Report: Israel Says No to Summit with Palestinians

By Hamodia Staff

Israeli National Security Advisor Dr. Eyal Hulata. (US Dept of State)

YERUSHALAYIM – Israel has reportedly rejected an American initiative to hold a five-party Mideast summit to renew attempts to reach a peace agreement with the Palestinians.

The proposal was made by Deputy Secretary of State Wendy Sherman in a meeting last week in Washington with Israel’s National Security Adviser Eyal Hulata, according to Walla news on Thursday, citing three Israeli officials speaking on condition of anonymity.

The summit would bring together the foreign ministers of Israel, the Palestinian Authority, the United States, Egypt and Jordan, in Washington or a regional venue, such as Egypt or Jordan.

In response, Hulata reportedly said that such a summit would raise unrealistic expectations that would end in violence.

“We don’t like this idea.

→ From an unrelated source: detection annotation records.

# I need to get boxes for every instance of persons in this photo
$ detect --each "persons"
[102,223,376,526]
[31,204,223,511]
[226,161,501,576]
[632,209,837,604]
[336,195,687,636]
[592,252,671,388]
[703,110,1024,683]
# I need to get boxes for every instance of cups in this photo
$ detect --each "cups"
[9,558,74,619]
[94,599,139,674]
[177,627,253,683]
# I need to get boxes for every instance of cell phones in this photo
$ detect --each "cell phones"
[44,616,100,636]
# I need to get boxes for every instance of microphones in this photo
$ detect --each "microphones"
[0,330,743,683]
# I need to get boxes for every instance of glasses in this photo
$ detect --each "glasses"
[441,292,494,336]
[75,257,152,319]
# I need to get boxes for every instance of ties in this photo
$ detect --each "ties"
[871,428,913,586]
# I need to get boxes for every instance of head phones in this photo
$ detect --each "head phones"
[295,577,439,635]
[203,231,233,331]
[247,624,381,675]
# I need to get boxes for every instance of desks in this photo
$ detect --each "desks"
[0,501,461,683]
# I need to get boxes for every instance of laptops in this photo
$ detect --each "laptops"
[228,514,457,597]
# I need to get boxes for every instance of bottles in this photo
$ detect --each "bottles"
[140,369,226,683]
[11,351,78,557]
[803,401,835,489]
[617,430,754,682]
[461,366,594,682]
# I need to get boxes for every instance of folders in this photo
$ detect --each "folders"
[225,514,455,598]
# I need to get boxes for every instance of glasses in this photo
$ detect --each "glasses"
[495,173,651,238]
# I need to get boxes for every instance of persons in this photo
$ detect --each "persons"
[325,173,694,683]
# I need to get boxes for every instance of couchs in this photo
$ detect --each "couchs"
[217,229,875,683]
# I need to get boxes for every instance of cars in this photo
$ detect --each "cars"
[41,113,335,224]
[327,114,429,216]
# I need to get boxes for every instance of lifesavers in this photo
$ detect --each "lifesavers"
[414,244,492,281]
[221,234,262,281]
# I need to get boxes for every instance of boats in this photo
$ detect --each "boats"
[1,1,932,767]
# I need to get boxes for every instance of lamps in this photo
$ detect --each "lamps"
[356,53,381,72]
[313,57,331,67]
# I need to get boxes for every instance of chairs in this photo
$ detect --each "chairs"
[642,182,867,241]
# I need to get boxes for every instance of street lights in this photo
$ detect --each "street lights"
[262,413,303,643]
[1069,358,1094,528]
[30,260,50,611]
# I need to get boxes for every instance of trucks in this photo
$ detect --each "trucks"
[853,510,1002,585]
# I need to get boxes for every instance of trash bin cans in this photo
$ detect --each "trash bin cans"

Experience in the past proves that a crisis of expectations is likely to bring about an escalation of violence in the field,” a senior Israeli official told Walla.

The last round of peace talks between Israel and the Palestinian Authority collapsed in 2014; it was followed a few months later by a major escalation of Palestinian violence.

One official was quoted as saying that the Israelis were puzzled as to why the Biden administration was pushing the idea, despite the remote chances of success.

The PA has lately been demanding “action” from Washington, but the Bennett-Lapid government has its hands tied by coalition agreements to avoid such sensitive issues, over which the coalition partners are deeply divided.

In addition, the coalition has, in recent weeks suffered defections and legislative setbacks leaving it in precarious condition, apparently on the brink of collapse. Under such circumstances, summitry with the Palestinians does not seem promising.